The task –
Copy out word for word the part of the items that opens with the line containing "Between the point at 191,16" and closes with the last line of the items. Leave the pictures out of your answer.

[Spatial reasoning question data]
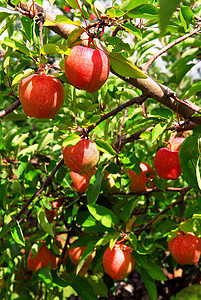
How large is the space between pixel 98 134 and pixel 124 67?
0.64 meters

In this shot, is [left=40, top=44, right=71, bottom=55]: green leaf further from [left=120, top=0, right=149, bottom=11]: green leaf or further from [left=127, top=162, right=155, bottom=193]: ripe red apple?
[left=127, top=162, right=155, bottom=193]: ripe red apple

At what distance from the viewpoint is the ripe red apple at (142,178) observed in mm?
1863

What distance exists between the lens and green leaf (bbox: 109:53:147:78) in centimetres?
88

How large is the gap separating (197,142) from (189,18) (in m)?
0.53

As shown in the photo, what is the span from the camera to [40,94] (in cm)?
106

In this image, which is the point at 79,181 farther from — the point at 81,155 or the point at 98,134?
the point at 81,155

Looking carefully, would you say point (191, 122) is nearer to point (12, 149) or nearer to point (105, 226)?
point (105, 226)

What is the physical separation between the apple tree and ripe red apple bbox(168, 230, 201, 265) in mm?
11

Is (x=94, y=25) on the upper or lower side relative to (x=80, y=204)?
upper

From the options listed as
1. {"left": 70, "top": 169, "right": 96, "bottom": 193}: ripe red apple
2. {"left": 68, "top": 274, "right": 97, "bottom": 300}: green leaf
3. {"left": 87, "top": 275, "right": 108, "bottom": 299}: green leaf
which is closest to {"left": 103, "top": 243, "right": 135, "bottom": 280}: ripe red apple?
{"left": 68, "top": 274, "right": 97, "bottom": 300}: green leaf

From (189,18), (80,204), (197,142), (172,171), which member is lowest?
(80,204)

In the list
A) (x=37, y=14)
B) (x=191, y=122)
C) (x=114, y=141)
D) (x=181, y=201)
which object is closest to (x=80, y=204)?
(x=114, y=141)

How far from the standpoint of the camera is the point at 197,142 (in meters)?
1.12

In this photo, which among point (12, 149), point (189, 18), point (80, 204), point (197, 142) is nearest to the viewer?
point (197, 142)
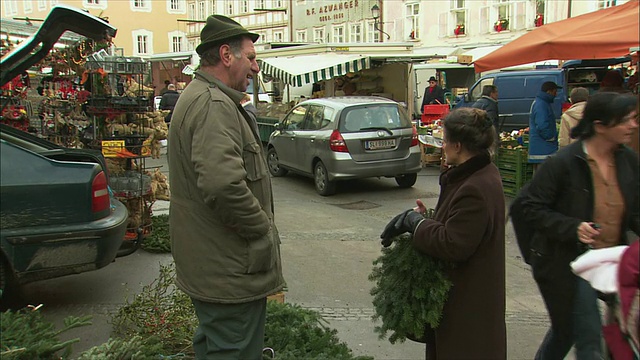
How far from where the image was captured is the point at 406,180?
10922 millimetres

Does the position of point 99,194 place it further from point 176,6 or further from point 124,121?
point 176,6

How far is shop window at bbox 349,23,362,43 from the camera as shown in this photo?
3341 cm

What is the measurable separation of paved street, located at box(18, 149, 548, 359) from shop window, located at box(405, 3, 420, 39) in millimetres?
22126

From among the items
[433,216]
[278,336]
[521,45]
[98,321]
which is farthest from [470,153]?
[521,45]

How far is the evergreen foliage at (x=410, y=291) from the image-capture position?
9.12ft

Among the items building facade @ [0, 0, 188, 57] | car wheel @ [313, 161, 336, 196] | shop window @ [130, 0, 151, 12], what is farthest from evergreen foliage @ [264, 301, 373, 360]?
shop window @ [130, 0, 151, 12]

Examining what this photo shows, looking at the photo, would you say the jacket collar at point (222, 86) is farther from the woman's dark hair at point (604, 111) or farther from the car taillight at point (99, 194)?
the car taillight at point (99, 194)

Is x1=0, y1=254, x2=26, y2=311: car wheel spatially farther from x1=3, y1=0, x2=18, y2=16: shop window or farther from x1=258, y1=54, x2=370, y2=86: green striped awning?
x1=3, y1=0, x2=18, y2=16: shop window

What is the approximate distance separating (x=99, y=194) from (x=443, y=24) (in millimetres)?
26078

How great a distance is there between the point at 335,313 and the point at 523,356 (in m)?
1.56

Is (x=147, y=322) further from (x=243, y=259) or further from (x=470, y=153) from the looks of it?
(x=470, y=153)

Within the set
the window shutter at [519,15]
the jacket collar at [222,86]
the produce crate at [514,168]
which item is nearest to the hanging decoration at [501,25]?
the window shutter at [519,15]

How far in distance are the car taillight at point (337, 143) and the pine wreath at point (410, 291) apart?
22.9 feet

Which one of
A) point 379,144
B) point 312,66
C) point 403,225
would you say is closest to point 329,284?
point 403,225
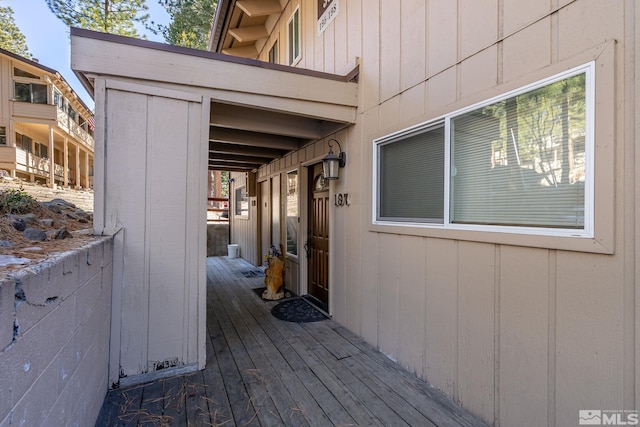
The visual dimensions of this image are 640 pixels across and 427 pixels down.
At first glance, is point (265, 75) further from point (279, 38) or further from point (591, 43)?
point (279, 38)

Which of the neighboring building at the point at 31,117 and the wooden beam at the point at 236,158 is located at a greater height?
the neighboring building at the point at 31,117

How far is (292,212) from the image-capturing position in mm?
5219

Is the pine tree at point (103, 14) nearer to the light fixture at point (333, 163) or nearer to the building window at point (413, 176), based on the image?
the light fixture at point (333, 163)

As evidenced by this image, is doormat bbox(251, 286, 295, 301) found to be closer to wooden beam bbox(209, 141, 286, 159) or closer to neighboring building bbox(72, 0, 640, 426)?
neighboring building bbox(72, 0, 640, 426)

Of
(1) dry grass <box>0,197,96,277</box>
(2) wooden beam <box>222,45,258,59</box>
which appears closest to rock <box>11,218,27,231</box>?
(1) dry grass <box>0,197,96,277</box>

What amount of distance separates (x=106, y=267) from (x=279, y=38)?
568cm

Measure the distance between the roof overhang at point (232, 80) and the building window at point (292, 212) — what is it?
129cm

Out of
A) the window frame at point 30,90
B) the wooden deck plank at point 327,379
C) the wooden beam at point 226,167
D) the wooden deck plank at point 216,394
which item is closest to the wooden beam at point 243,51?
the wooden beam at point 226,167

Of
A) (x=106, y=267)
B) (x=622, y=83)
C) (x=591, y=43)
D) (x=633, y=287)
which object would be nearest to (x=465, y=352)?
(x=633, y=287)

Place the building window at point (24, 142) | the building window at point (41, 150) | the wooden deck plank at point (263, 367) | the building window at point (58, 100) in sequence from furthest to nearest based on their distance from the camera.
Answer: the building window at point (41, 150) → the building window at point (58, 100) → the building window at point (24, 142) → the wooden deck plank at point (263, 367)

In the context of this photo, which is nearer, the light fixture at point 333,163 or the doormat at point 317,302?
the light fixture at point 333,163

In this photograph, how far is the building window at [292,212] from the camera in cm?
507

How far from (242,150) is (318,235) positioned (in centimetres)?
219

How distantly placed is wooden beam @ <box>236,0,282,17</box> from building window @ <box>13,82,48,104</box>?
33.3 ft
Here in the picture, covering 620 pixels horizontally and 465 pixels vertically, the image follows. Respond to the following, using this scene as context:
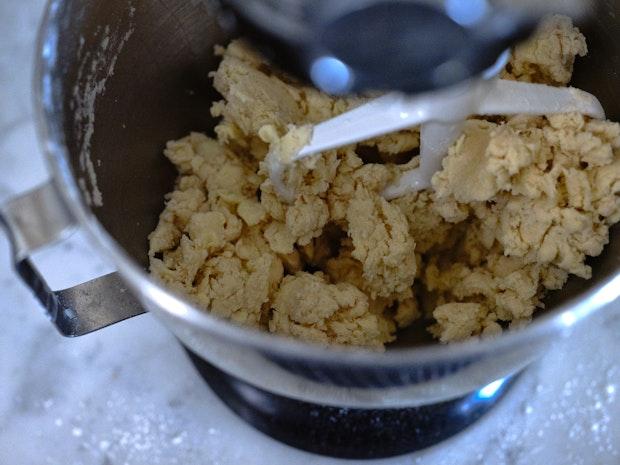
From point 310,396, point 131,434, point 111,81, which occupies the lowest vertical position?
point 131,434

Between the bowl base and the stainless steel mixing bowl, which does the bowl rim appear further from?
the bowl base

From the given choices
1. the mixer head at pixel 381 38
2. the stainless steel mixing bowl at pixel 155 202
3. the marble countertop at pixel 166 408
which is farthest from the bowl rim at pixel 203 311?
the marble countertop at pixel 166 408

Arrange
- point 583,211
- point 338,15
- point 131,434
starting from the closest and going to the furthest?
point 338,15 → point 583,211 → point 131,434

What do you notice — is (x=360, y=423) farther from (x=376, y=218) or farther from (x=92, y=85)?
(x=92, y=85)

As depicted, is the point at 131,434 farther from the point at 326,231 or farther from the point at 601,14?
the point at 601,14

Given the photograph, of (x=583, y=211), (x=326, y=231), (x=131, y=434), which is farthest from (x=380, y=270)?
(x=131, y=434)

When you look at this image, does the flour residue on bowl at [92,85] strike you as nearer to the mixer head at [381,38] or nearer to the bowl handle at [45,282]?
the bowl handle at [45,282]

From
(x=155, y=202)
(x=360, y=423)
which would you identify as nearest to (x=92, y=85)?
(x=155, y=202)
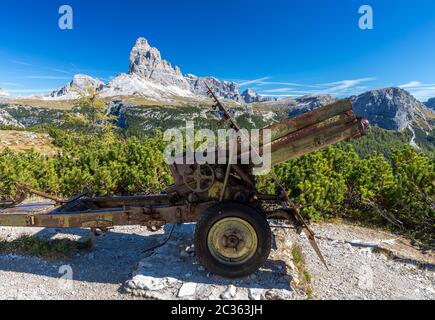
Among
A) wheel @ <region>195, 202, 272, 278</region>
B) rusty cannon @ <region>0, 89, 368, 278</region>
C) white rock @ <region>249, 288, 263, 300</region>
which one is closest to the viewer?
white rock @ <region>249, 288, 263, 300</region>

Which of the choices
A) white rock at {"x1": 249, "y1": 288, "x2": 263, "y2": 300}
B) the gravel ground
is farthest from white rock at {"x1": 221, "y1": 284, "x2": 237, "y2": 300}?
white rock at {"x1": 249, "y1": 288, "x2": 263, "y2": 300}

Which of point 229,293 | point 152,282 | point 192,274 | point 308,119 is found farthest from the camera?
point 192,274

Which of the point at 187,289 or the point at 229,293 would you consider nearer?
the point at 229,293

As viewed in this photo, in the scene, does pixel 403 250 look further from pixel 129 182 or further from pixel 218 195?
pixel 129 182

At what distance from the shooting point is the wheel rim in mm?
4500

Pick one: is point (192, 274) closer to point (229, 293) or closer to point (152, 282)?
point (152, 282)

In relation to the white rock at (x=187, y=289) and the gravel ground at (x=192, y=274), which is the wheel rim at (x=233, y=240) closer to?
the gravel ground at (x=192, y=274)

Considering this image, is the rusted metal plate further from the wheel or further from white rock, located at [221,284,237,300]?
white rock, located at [221,284,237,300]

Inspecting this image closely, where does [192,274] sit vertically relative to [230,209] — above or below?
below

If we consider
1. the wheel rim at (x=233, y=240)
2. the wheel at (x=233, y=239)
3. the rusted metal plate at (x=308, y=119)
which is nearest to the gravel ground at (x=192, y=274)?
the wheel at (x=233, y=239)

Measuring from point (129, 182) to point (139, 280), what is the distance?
5736mm

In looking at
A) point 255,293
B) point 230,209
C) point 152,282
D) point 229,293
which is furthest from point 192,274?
point 230,209

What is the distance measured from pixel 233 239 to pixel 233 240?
0.04 ft

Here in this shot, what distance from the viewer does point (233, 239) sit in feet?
14.8
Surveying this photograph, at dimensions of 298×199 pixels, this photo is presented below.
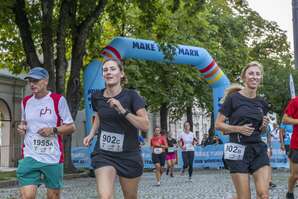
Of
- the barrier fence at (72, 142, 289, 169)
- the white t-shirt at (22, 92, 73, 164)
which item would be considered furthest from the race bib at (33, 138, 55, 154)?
the barrier fence at (72, 142, 289, 169)

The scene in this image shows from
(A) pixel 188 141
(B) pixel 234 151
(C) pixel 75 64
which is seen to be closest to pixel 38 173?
(B) pixel 234 151

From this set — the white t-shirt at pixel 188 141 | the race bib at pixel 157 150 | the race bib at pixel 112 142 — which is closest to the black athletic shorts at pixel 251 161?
the race bib at pixel 112 142

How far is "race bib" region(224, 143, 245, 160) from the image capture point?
20.8ft

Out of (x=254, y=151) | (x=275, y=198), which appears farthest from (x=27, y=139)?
(x=275, y=198)

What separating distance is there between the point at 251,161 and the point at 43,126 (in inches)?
89.9

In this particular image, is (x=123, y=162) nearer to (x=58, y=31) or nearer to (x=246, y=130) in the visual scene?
(x=246, y=130)

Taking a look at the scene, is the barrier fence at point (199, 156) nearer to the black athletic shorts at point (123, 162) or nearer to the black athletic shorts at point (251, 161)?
the black athletic shorts at point (251, 161)

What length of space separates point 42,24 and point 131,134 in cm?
1543

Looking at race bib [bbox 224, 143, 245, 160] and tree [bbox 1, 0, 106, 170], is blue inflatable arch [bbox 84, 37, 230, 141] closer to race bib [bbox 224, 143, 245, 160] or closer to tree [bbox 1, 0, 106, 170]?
tree [bbox 1, 0, 106, 170]

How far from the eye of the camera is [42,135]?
639 centimetres

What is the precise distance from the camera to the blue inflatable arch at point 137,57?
19.9 meters

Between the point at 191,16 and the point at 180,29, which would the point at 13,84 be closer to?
the point at 180,29

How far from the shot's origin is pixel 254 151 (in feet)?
20.9

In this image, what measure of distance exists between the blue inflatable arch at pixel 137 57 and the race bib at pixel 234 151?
13507 millimetres
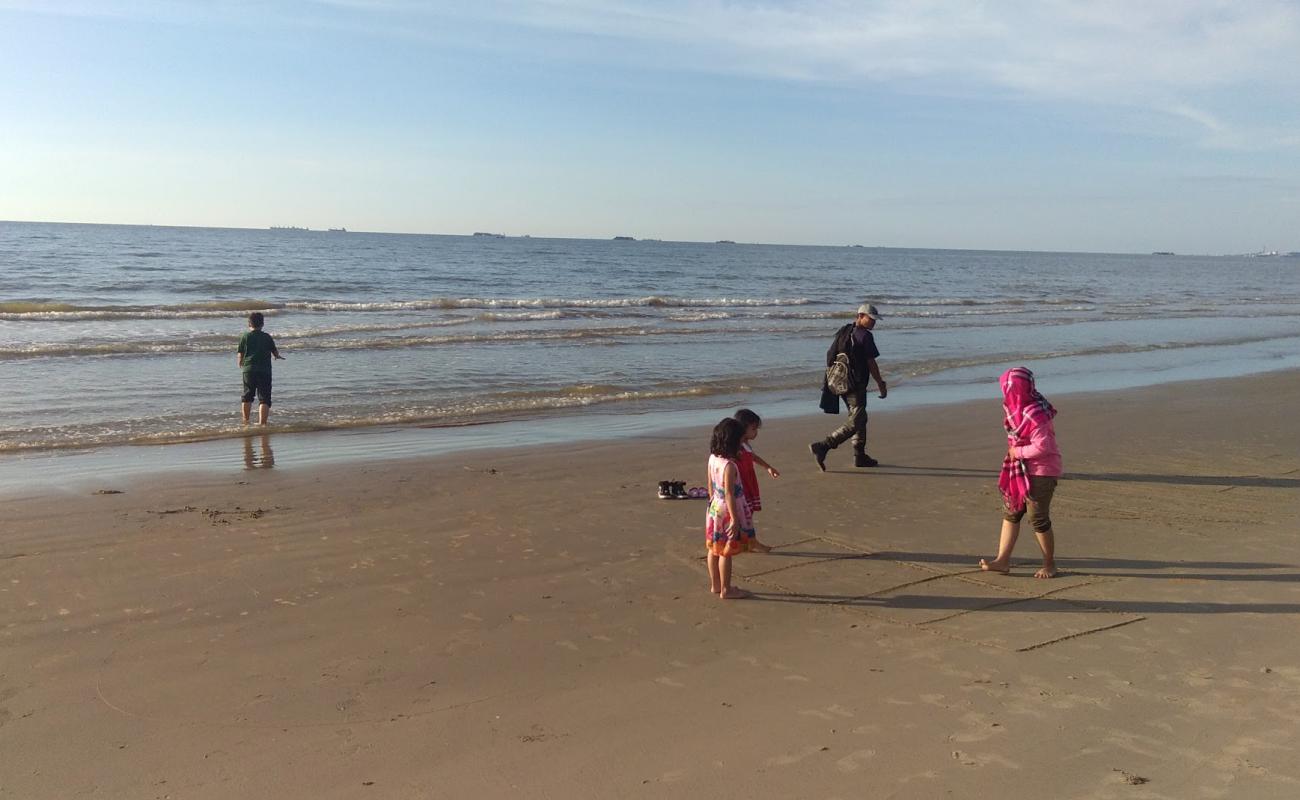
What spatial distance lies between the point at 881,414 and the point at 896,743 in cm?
988

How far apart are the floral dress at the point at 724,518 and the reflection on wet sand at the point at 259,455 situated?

Reply to the task –
Between the point at 191,16 and the point at 180,29, which would the point at 13,84 be closer to?
the point at 180,29

How far from the shot's origin is pixel 254 151 (in feet)?
20.9

In this image, what measure of distance exists between the blue inflatable arch at pixel 137 57 and the race bib at pixel 234 151?
13507 millimetres
What spatial distance lies between the point at 881,414 and the point at 896,743 in cm?
988

How far apart are the floral dress at the point at 724,518 and the reflection on wet sand at the point at 259,455 situated?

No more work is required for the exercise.